#### Enunciado:
Reproduza integralmente e sem nenhuma alteração todas as linhas dos registros abaixo.

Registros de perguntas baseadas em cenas

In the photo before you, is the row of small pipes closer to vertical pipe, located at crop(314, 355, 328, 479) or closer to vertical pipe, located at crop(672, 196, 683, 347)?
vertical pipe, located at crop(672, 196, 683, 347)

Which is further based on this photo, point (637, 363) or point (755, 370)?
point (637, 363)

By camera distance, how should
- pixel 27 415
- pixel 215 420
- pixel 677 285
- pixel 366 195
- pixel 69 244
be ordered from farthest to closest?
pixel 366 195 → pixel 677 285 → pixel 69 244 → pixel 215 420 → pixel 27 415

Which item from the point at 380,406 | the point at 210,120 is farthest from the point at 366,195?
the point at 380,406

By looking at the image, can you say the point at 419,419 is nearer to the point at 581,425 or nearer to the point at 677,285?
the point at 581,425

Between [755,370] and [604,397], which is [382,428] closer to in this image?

#### Resposta redigida:
In the photo before you, is the row of small pipes closer to vertical pipe, located at crop(314, 355, 328, 479) or closer to vertical pipe, located at crop(672, 196, 683, 347)?
vertical pipe, located at crop(672, 196, 683, 347)

Which is further based on this photo, point (637, 363) or point (755, 370)?
point (637, 363)

By camera distance, how should
- pixel 27 415
- pixel 215 420
- pixel 677 285
- pixel 366 195
- pixel 69 244
be ordered from farthest to closest?
pixel 366 195 → pixel 677 285 → pixel 69 244 → pixel 215 420 → pixel 27 415

Which item from the point at 380,406 | the point at 210,120 is farthest from the point at 366,195?
the point at 380,406

By looking at the image, can you say the point at 419,419 is nearer to the point at 581,425 or nearer to the point at 677,285?
the point at 581,425

Between [755,370] and [604,397], which is [382,428] closer to in this image?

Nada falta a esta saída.